Tym razem przepis od mężczyzny!
Przepis na kurczaka po Podgórsku
A właściwie to filet. Cyce znaczy się. Okej, no to co należy zrobić? Po pierwsze należy zakupić pierś z kurczaka (pół podwójnej, jedną znaczy się). Najlepiej zaś kupić całego kurczaka - cenowo wyjdzie tyle samo, a zostanie jeszcze mięsa na 3 obiady i rosołek. Przyda nam się jeszcze: pół puszki pomidorów, masełko, czosnek, rodzynki, 2 banany, czekolada gorzka, ryż i przyprawy.
Jak nas stać na to wszystko to dalej jest już bardzo prosto. Kroimy cyca w kostkę, podsmażamy na masełku/oleju/czymś tłuszczowym i wyciśniętym/posiekanym w ultradrobną kostkę czosnku, solimy, sypiemy papryki słodkiej (na razie) i jakiegoś oregano. Jak się już to wszystko ładnie zarumieni dorzucamy pomidory i za minut parę przerzucamy z patelni do garnka i dolewamy odrobinę wrzątku i liścia laurowego żeby się to pospołu szczęśliwie dusiło. No chyba że mamy jakieś takie fajne gary: coś pomiędzy patelnią i garnkiem... To się chyba nawet nazywa rondelek... No więc można to wszystko robić w rondelku. Jak już to wszystko będzie miało w miarę niedaleko do końca (jakieś 10 minut) to dorzucamy banany pokrojone w wesołe 2-centymetrowe walce (walczyki) i rodzynki (nie krojone). Potem jeszcze roztapiamy w tym czekoladę (tak z 2 paski) i dodajemy czyli. Czyli chilli. Robi się z tego wszystkiego kupa przypominająca prawdziwą, ale smakuje wcale nieźle - serio! W międzyczasie gotujemy ryż i już. To wszystko. Dziękuję za uwagę i życzę smacznego!

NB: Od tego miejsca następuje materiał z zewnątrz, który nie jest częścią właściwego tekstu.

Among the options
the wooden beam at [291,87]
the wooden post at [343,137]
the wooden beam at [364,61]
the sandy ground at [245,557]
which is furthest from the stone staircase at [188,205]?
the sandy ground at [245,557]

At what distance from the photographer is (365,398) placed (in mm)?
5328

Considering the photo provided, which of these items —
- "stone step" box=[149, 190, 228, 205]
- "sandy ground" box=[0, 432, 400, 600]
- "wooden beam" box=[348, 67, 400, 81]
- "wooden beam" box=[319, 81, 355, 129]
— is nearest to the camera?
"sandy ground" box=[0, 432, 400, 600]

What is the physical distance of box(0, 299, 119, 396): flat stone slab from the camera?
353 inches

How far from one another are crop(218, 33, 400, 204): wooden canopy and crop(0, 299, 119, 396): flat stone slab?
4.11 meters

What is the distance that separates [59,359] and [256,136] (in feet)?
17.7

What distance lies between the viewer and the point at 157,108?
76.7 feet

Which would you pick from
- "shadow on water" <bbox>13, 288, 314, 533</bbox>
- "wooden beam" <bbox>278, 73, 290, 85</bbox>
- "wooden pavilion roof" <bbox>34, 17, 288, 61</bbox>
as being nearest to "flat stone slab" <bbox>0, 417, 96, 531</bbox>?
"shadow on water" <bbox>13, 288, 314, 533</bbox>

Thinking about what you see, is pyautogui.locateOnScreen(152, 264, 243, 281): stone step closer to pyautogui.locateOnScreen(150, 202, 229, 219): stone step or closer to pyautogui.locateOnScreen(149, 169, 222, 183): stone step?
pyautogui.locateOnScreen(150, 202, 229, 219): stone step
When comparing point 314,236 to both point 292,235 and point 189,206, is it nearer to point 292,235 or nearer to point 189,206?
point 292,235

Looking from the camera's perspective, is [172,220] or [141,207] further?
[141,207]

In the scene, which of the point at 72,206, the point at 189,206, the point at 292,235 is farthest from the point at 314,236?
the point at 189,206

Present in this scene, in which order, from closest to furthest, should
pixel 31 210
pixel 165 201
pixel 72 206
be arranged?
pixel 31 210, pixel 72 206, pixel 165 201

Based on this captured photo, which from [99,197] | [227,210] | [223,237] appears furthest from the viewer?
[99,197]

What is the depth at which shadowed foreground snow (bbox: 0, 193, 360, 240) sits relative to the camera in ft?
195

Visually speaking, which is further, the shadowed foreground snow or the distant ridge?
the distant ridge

PS Ja też żałuję, że nie ma tu cebuli... No bo jak tak obiad bez cebuli... No ale tak cebulę z czekoladą?
Kurczak z czekoladą
Autor: misiuziu
piątek, 3 czerwca 2011, 09:36
komentarze: (2)
Nieśka pisze:
2 lipca 2011 22:22:00 CEST
hmm, ciekawe, kurczak z bananem to słyszałam i chyba bym polubiła, ale jeszcze z czekoladą?
misiuziu pisze:
3 lipca 2011 05:41:00 CEST
A Ty nie miałaś przestać czytać blogi i zająć się pracą mgr? :P
Ciekawy smak z czekoladą, ale nie należy przesadzić.
Ciekawy smak z czekoladą, ale nie należy przesadzić.